Коля сказал, что ему известны лишь некоторые отрывочные сведения. Космонавт из военных летчиков, отца зовут Степан Павлович, сестренку Германа — Земфира. Отец назвал их в честь литературных героев, потому что сам он учитель русского языка и литературы, а происходят они все из коммуны «Майское утро», которая была где-то на Алтае. Вот единственная зацепка, от которой можно начинать поиск.
Найти, где была эта коммуна, для меня не составляло труда. И вот в дождливый июньский день мы уже сидим в просторном кабинете председателя сельсовета Александра Николаевича Хорохордина в селе Верхнее Жилино, что по-старому иногда еще называют Журавлихой. Расспрашиваем председателя о культурной жизни села, о том, какое участие в ней принимает местная интеллигенция — чтобы как-то выйти на Степана Павловича Титова. До этого уже просмотрели кучу регистрационных книг, в которых Титовых больше 20 семей, но ни одна не подходит нам ни по одному из названных признаков. Имен совпадающих нет, ни у кого сын не служит в летчиках. А ведь и намекнуть толком не можем на то, кого ищем. Пошли по такому пути — начали опрашивать местных старожилов, интересуемся, мол, историей села. Коля сидит в одном углу с одним человеком, я — в другом, с другим человеком и — ничего! Хотя человек 20 уже опросили, задавая всякие дурацкие вопросы. Правда, много узнали про коммуну, а также про Адриана Митрофановича Топорова, который в Народном доме коммуны 8 лет читал крестьянам произведения мировой литературы, а потом записывал их суждения. В итоге издал поистине уникальную книгу «Крестьяне о писателях».
Но вот ко мне подсел колхозный кузнец Павел Степанович Блинов, бессменный депутат сельского Совета с 1929 года. Что-то рассказывает, я слушаю вполуха, поглядываю на Штанько, а тот только отрицательно покачивает головой: мол, ничего нужного нам нет. А времени-то уже часов пять! И вдруг мой кузнец говорит:
— А насчет интеллигенции — у нас тут такие учителя были в самом начале советской власти! Адриан Митрофанович Топоров, Степан Павлович Титов — ученик его, однокашник мой. Вместе в первый класс бегали. Потом отец забрал его в коммуну «Майское утро». Тут тебе и музыка, и театр, и книги читали всем миром. Сейчас Степан на пенсии, но работает садоводом в совхозе «Луч Октября».

● **Ваша задача**: Воспроизведите дословно фрагмент текста страницы от «Коля сказал, что» до «можно начинать поиск.» включительно. Строки здесь ни при чем.

● **Данные для анализа**:
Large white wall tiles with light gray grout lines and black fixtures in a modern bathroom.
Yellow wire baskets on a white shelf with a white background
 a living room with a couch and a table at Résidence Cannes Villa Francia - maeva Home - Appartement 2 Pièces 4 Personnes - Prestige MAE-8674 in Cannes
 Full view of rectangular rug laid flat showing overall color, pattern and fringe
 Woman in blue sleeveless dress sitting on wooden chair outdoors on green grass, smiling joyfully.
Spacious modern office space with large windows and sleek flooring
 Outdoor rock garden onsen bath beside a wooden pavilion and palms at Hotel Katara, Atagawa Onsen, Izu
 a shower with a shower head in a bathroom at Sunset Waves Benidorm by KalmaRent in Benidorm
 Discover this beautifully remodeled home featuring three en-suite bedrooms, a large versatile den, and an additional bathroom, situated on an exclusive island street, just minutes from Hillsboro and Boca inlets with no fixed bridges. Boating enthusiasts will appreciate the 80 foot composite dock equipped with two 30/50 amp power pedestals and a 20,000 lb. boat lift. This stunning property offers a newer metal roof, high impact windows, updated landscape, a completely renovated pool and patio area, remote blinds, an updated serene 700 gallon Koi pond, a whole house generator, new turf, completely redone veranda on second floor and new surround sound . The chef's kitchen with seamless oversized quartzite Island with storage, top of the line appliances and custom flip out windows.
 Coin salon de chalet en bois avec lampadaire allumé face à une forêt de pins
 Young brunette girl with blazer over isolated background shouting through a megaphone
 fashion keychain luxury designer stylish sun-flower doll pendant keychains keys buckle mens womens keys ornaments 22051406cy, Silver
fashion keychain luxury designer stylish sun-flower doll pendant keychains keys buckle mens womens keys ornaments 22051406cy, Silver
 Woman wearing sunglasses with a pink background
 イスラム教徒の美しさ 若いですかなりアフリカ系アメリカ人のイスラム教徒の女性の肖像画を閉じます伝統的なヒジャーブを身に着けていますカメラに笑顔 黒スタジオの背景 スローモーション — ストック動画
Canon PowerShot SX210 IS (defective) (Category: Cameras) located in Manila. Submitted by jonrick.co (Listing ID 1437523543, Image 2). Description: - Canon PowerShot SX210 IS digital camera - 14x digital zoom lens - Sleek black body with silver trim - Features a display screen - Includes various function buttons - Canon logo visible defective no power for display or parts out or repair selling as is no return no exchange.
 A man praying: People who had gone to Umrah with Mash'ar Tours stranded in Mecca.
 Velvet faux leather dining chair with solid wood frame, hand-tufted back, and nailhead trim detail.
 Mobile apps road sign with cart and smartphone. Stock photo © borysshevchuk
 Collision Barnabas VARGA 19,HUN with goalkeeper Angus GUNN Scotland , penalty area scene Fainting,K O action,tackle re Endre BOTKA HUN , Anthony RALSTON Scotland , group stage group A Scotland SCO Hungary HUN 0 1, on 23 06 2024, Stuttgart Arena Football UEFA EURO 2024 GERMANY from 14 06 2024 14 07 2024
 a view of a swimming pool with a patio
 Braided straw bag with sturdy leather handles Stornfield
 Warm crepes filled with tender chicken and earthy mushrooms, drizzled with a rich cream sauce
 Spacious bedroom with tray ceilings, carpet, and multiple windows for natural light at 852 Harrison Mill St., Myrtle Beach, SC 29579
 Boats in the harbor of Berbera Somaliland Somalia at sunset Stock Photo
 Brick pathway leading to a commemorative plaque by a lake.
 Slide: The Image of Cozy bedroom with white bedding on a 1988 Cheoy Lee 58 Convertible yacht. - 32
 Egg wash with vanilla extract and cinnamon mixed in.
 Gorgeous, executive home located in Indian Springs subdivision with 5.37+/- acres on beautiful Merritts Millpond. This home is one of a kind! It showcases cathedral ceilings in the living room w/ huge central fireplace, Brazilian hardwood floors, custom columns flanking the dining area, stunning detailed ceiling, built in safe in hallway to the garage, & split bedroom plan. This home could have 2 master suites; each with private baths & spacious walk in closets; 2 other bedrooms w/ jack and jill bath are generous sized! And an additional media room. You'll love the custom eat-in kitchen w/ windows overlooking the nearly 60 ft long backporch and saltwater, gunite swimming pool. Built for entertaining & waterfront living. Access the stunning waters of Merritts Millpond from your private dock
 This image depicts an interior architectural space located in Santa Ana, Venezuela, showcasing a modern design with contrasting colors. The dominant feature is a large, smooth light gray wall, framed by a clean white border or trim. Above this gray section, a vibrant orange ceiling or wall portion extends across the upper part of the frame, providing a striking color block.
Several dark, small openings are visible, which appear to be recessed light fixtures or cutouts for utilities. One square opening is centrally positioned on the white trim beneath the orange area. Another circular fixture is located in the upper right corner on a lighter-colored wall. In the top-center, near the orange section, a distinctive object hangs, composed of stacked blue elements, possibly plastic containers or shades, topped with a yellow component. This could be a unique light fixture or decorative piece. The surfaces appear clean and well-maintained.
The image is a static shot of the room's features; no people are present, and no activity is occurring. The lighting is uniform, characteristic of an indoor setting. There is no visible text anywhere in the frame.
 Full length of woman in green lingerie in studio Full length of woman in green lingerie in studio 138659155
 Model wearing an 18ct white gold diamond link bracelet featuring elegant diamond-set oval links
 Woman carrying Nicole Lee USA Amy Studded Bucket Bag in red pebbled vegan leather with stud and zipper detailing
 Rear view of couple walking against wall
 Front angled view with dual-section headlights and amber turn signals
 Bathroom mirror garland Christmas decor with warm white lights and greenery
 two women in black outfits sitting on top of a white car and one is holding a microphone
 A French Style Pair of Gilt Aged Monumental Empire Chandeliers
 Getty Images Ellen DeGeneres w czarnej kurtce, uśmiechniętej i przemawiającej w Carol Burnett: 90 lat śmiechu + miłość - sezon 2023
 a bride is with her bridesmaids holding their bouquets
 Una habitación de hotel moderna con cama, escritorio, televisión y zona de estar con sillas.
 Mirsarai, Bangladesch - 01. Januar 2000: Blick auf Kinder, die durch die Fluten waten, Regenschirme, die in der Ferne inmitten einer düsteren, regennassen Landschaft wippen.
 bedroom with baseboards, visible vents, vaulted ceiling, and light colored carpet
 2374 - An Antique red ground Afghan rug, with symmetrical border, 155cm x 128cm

● **Письменный ответ**:
Коля сказал, что ему известны лишь некоторые отрывочные сведения. Космонавт из военных летчиков, отца зовут Степан Павлович, сестренку Германа — Земфира. Отец назвал их в честь литературных героев, потому что сам он учитель русского языка и литературы, а происходят они все из коммуны «Майское утро», которая была где-то на Алтае. Вот единственная зацепка, от которой можно начинать поиск.